I bought a Mk VI in .45 ACP at a gun show in 2008 for $225.00. It is a 1915 model (first production year), and in better shape than the 1917 I had for years prior to it. I've shot 1' groups with it off the bench at 25 yards, using handloads with 200 grain semi-wadcutters; though the groups were a bit low and to the right. It's my 'go-everywhere, do-everything' gun. I adore them.

Erich wrote:
November 28, 2013

Does anyone know where I can buy a shaved cylinder for .45 ACP? I can't get hold of .455 ammo, and don't want to ruin the original.

Kage McGuire wrote:
September 22, 2013

Hornady makes factory .455 ammo and reloading dies are available. I believe you can cut down .45 Colt brass for reloads but have not tried it yet. The Cylinder can be opened up to so you can use flat base cast bullets rather than the hollow base. I would prefer to shoot a 185 gain semi wadcutter with about 3.5 grains of Bullseye powder.

Bonner Jones wrote:
June 25, 2013

I have just purchased a mark vi that looks Like it was never issued. It is original 455. Where can I find some ammo? i am ready To take it to the range. I got this pistol real Cheap. What is the value of one of these Pistols in perfect condition?

Kage McGuire wrote:
April 02, 2013

I have two Webleys the MK IV and the MK VI. The MK VI was shaved but I had the cylinder restored.
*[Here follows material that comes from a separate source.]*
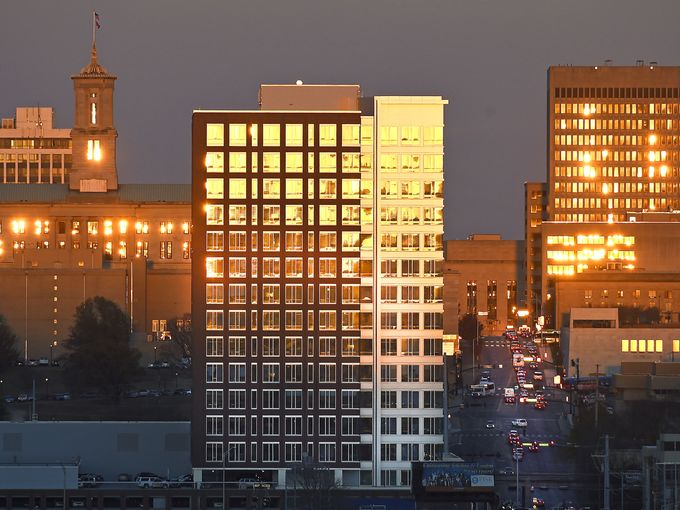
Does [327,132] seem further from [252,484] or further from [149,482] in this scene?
[149,482]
I wish I had left it alone and just used handloaded ACP with cast lead bullets or .45 AutoRim. However, I do have about 200 rounds of .455 and can reload it as needed. Beware of the gun smiths in Mustang Oklahoma and Haltom City Texas. You may never see your guns again and ATF refuses to help.

Floyd R Turbo wrote:
February 25, 2013

I have one of these that I got from a guy in Oregon for $450 a year or so ago. It is unshaved, so finding .455 ammo is a bear. But I have about 200 rounds now - they are 70 cents each. Fiocchi makes new ammunition that shoots at 850 fps, original cartridges fire at 650 fps. The gun makes more of a "whoosh" sound than a "bang". It is ugly as sin but I love it to death. Not sure I would use it as a defensive weapon though - it sometimes fails to extract. Sometimes the trigger locks up and you can't pull it through with both hands.

Joe the redneck wrote:
July 18, 2012

1st, you should not use jacketed ammo ever, only lead. Second, you should download, the 45 acp runs much hotter than the 45 Webley. If you don't reload, just go easy. Every 45 acp is like a proof load. I love mine, treat yours well.

cobb4 wrote:
June 20, 2012

Recently purchased Mark VI cylinder has been relieved to accept .45acp any recommendations have read that some of the higher velocity ammo not recommended what have you used.

Dale wrote:
May 25, 2012

I had a nice one also with the shaved cylinder and with the full moon clips it was a good combat revolver. It did need better grips and I was considering custom grips but, hard times came and I had to let it go. It was an enjoyable gun while I had it.

Old Trooper wrote:
May 24, 2012

Darn fine gun. Have been a collector for almost 6years And shooting for longer than can remember. My wife and I teach The NRA personal protection in the home course. And We have one of these (shaved to .45acp) with a flashlight by our bedside.. Finest fighting revolver ever issued!